Rosario est la dernière des anciennes locataires de l'immeuble. Tous les autres appartements ont été transformés en espaces de colocation, loués à des étrangers pour de courtes durées.
« Les fonds vautours achètent massivement des immeubles entiers à des fins spéculatives. Et ils nous mettent tous dehors », s'indigne Castelló. « Il faut que ça cesse. »
Bien que son bail soit expiré, elle refuse de partir et est en procédure judiciaire avec le propriétaire, auquel elle continue de payer un loyer.
« On m'a proposé une petite indemnité pour me faire partir », dit-elle, « mais les loyers sont exorbitants. Je n'ai nulle part où aller.»

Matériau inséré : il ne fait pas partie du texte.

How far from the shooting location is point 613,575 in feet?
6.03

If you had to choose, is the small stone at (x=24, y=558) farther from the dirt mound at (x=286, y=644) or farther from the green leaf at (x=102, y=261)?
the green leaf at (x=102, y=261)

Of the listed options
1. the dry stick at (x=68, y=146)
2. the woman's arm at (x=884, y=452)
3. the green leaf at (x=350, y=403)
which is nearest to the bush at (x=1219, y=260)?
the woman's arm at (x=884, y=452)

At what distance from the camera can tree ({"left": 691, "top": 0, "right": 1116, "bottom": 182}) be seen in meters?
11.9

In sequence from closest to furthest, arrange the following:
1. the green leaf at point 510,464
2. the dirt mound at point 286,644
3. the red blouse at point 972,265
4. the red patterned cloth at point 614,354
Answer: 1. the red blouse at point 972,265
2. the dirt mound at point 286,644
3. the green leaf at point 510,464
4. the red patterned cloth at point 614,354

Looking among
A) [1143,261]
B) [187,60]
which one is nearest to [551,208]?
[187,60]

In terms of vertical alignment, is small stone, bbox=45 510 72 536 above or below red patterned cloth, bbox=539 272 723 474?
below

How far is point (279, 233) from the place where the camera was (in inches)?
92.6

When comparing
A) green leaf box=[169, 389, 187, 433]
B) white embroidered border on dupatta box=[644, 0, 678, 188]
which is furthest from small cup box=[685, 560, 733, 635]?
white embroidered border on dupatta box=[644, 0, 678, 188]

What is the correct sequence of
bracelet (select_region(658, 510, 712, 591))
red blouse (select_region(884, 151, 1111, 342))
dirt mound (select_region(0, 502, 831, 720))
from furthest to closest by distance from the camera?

À Barcelone, des habitants comme Rosario se mobilisent. Soutenus par le Sindicat de Llogateres, ils luttent pour éviter les expulsions et exhortent les pouvoirs publics a agir.
« La protection du droit au logement est totalement inexistante » tempête Martina Ges Torra, autre membre du syndicat des locataires. « Nous défendrons collectivement ce droit.»
Le gouvernement espagnol tente d'endiguer la crise. Parmi les mesures prises figurent la suppression de 65 000 annonces Airbnb, l'augmentation des taxes sur les achats immobiliers par les ressortissants non européens, et le plafonnement des loyers.
« Nous avons commencé à réguler la hausse des loyers », déclare le maire de Barcelone, Jaume Collboni, constatant une baisse de 8 % des prix à Barcelone.
Autre mesure prévue, la suppression de tous les appartements Airbnb de Barcelone d'ici 2028, devant permettre de récupérer 10 000 logements pour un usage résidentiel.
« En Catalogne, les prix des locations de courte durée seront également plafonnés », ajoute le maire. « Cela signifie une baisse considérable de rentabilité pour les fonds d'investissement, c'est dissuasif. »
Jaume Collboni dirige l'initiative « Alliance des maires pour le logement », qui rassemble 15 grandes villes européennes. Ils ont présenté à l'UE un Plan d'action européen pour le logement exhortant Bruxelles à investir dans le logement abordable et à exempter ces dépenses des restrictions imposées par les règles relatives aux aides d'État.
« La Commission européenne doit agir », insiste Jaume Collboni. « Si les citoyens constatent que les institutions européennes ne s'attaquent pas à un problème d'une telle ampleur, cela pourrait déclencher une crise de légitimité », dit-il, avant de conclure : « Ce n'est pas seulement un enjeu social. L'avenir du projet européen et de la démocratie est également en jeu. »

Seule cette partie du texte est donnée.